Design Overview¶
Adversarial Review is a multi-agent system where independent specialist agents analyze code or strategy documents, debate their findings, and produce a validated report. The core design principle is that no single agent's judgment is trusted: findings must survive structured adversarial scrutiny.
Architecture¶
The system flows from user invocation through flag parsing, cache initialization, and context loading, then into the 5-phase review pipeline. Each phase has internal subcomponents shown in the expanded boxes below. The main pipeline is linear (phases run sequentially), but within each phase there are loops and conditional paths.
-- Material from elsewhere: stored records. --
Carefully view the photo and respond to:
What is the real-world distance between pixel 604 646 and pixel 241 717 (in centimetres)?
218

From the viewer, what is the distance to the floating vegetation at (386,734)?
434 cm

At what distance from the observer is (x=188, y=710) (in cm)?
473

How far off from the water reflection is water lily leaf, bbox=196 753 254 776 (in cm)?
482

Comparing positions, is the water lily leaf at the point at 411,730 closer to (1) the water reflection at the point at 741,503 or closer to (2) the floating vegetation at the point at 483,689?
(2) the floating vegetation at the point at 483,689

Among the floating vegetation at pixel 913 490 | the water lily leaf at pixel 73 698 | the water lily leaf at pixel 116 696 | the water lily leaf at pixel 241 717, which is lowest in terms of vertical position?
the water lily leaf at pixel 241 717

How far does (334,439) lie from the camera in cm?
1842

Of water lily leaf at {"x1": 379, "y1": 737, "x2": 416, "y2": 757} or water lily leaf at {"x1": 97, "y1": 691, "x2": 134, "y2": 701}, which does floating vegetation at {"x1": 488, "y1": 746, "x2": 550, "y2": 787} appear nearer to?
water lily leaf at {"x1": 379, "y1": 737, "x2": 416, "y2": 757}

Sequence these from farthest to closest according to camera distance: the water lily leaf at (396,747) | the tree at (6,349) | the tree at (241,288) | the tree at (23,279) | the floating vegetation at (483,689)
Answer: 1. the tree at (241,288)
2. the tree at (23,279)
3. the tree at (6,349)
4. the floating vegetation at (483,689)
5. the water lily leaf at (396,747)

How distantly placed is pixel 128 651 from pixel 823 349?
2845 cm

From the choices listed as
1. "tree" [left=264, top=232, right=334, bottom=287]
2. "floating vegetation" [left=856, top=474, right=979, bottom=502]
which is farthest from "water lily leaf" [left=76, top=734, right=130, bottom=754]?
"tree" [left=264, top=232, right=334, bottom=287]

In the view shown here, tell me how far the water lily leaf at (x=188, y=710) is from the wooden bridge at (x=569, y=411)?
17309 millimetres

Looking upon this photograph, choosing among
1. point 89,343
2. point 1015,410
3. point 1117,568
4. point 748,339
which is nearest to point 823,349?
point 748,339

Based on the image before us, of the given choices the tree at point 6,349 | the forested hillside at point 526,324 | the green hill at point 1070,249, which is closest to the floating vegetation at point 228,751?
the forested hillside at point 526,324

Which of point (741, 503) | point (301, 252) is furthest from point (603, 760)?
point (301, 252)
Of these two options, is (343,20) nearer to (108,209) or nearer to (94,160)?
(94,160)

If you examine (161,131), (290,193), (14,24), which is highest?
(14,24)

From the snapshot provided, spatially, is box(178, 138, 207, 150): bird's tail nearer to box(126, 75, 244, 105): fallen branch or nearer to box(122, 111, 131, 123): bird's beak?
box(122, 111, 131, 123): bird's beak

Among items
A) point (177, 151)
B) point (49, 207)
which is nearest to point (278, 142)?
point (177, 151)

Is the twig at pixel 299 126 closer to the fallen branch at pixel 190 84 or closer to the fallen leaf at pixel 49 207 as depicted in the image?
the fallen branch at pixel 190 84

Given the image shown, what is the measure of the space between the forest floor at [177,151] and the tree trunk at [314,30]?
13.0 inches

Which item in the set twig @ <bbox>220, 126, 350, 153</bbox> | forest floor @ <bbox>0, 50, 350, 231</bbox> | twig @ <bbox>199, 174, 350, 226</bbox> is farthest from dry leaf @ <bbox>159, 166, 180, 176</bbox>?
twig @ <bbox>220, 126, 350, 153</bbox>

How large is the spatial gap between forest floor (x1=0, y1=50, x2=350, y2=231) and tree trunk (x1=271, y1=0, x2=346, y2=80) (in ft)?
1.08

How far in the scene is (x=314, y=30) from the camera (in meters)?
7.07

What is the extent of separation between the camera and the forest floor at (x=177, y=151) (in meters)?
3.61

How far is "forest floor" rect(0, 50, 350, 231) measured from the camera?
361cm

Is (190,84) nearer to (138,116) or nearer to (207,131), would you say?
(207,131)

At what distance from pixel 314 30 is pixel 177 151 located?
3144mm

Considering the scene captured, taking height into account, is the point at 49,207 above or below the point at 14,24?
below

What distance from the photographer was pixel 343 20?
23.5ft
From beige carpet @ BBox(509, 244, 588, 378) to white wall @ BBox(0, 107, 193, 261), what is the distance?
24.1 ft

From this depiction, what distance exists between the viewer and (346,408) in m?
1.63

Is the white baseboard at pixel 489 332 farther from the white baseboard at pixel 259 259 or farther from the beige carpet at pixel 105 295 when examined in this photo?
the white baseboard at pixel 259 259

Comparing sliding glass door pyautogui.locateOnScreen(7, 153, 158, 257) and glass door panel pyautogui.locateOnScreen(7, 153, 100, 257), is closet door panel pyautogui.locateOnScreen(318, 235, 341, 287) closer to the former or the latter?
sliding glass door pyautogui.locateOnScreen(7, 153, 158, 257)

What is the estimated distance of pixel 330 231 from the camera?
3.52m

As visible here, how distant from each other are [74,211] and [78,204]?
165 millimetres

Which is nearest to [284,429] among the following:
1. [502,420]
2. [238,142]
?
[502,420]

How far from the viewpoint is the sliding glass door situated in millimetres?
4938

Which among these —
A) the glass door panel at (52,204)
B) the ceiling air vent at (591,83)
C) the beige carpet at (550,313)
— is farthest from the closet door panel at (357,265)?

Phase 5 (dashed) is optional.
graph TD
USER["User invocation"] --> SKILL["SKILL.md\n(orchestration procedure)"]
SKILL --> PARSE["Parse flags\n& resolve scope"]
PARSE --> CACHE["Initialize cache\n(manage_cache.py)"]
CACHE --> REFS["Discover references\n(discover_references.py)"]
REFS --> CONTEXT["Fetch context\n(fetch-context.sh)"]
CONTEXT --> P1["Phase 1: Self-Refinement"]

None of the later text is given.